GIVEN RECORDS below:

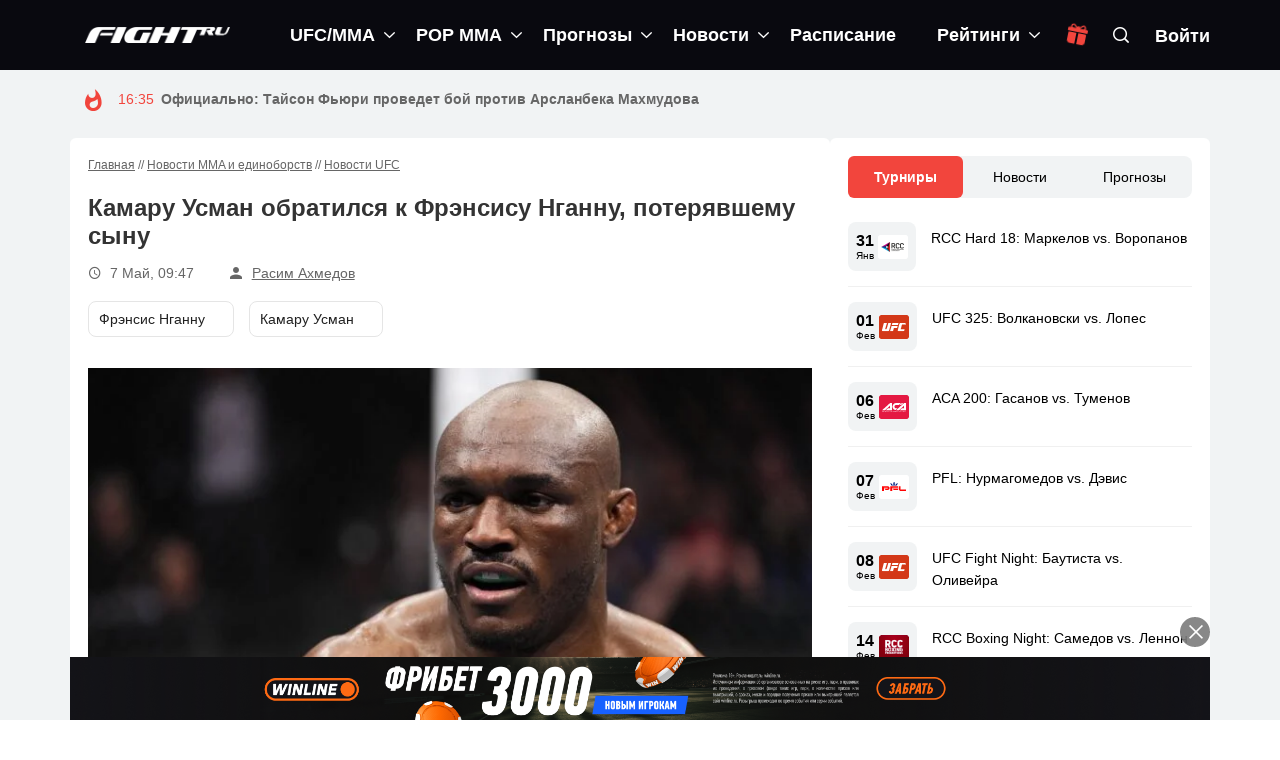

--- FILE ---
content_type: image/svg+xml
request_url: https://fight.ru/wp-content/uploads/2022/09/pravda-fc.svg
body_size: 23855
content:
<svg width="30" height="24" viewBox="0 0 30 24" fill="none" xmlns="http://www.w3.org/2000/svg" xmlns:xlink="http://www.w3.org/1999/xlink">
<rect width="30" height="24" rx="2" fill="white"/>
<rect x="6" y="3" width="18" height="18" fill="url(#pattern0)"/>
<defs>
<pattern id="pattern0" patternContentUnits="objectBoundingBox" width="1" height="1">
<use xlink:href="#image0_4_30535" transform="scale(0.00295858)"/>
</pattern>
<image id="image0_4_30535" width="338" height="338" xlink:href="[data-uri]"/>
</defs>
</svg>


--- FILE ---
content_type: image/svg+xml
request_url: https://fight.ru/wp-content/uploads/2022/09/rcc-boxing-promotions.svg
body_size: 99658
content:
<svg width="30" height="24" viewBox="0 0 30 24" fill="none" xmlns="http://www.w3.org/2000/svg" xmlns:xlink="http://www.w3.org/1999/xlink">
<g clip-path="url(#clip0_4_30488)">
<rect width="30" height="24" rx="2" fill="url(#paint0_linear_4_30488)"/>
<rect y="13" width="30" height="11" rx="2" fill="url(#paint1_linear_4_30488)"/>
<rect x="-2" y="2" width="34" height="20" fill="url(#pattern0)"/>
</g>
<defs>
<pattern id="pattern0" patternContentUnits="objectBoundingBox" width="1" height="1">
<use xlink:href="#image0_4_30488" transform="translate(-0.018269) scale(0.00129567 0.00220264)"/>
</pattern>
<linearGradient id="paint0_linear_4_30488" x1="30" y1="9.5" x2="1.27552e-07" y2="9.5" gradientUnits="userSpaceOnUse">
<stop stop-color="#8D0019"/>
<stop offset="0.509731" stop-color="#A5001E"/>
<stop offset="1" stop-color="#8D0018"/>
</linearGradient>
<linearGradient id="paint1_linear_4_30488" x1="30" y1="19.5" x2="-0.500001" y2="19.5" gradientUnits="userSpaceOnUse">
<stop stop-color="#7F0016"/>
<stop offset="0.509731" stop-color="#880018"/>
<stop offset="1" stop-color="#7F0016"/>
</linearGradient>
<clipPath id="clip0_4_30488">
<rect width="30" height="24" rx="2" fill="white"/>
</clipPath>
<image id="image0_4_30488" width="800" height="454" xlink:href="[data-uri]"/>
</defs>
</svg>
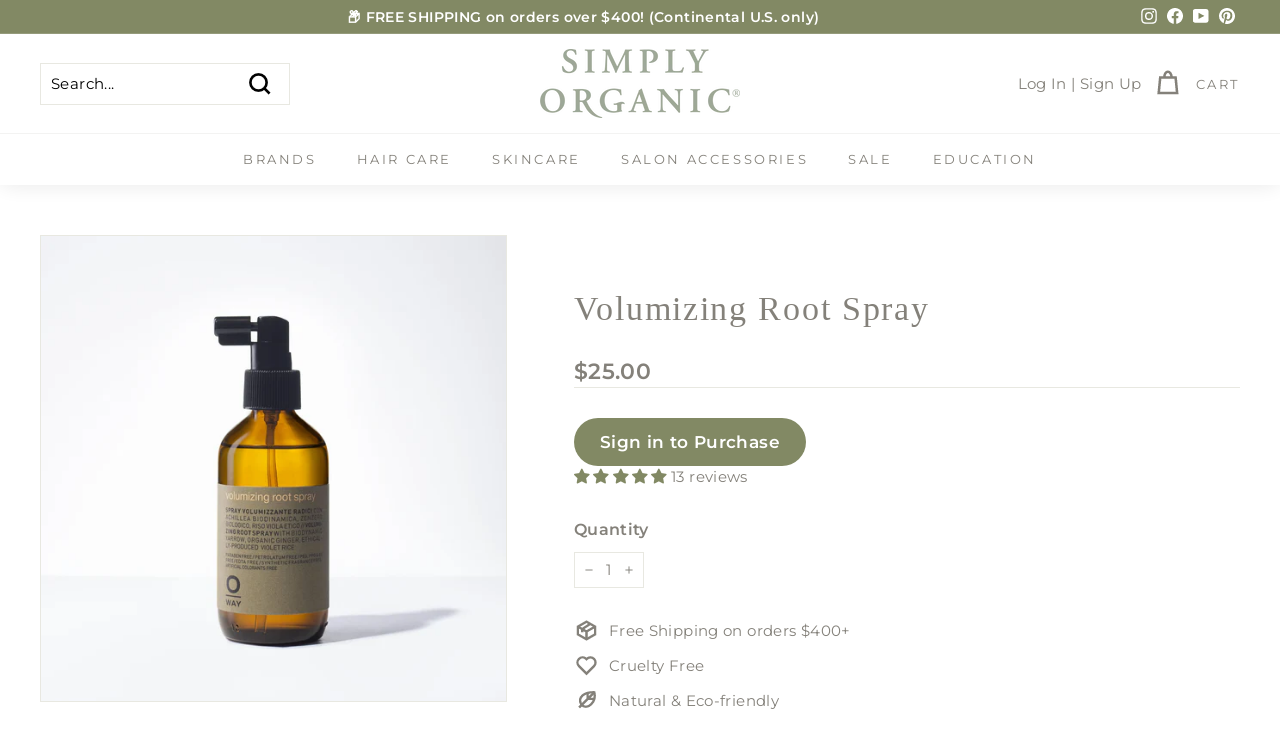

--- FILE ---
content_type: text/css
request_url: https://tags.srv.stackadapt.com/sa.css
body_size: -11
content:
:root {
    --sa-uid: '0-5e975838-3bf9-5074-5797-f800fabc77e2';
}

End of GIVEN RECORDS.

▶ **WORK ITEM**: Every line of the entries above that includes "color" should be copied.

▶ **COMPLETED EXERCISE**:
<stop stop-color="#8D0019"/>
<stop offset="0.509731" stop-color="#A5001E"/>
<stop offset="1" stop-color="#8D0018"/>
<stop stop-color="#7F0016"/>
<stop offset="0.509731" stop-color="#880018"/>
<stop offset="1" stop-color="#7F0016"/>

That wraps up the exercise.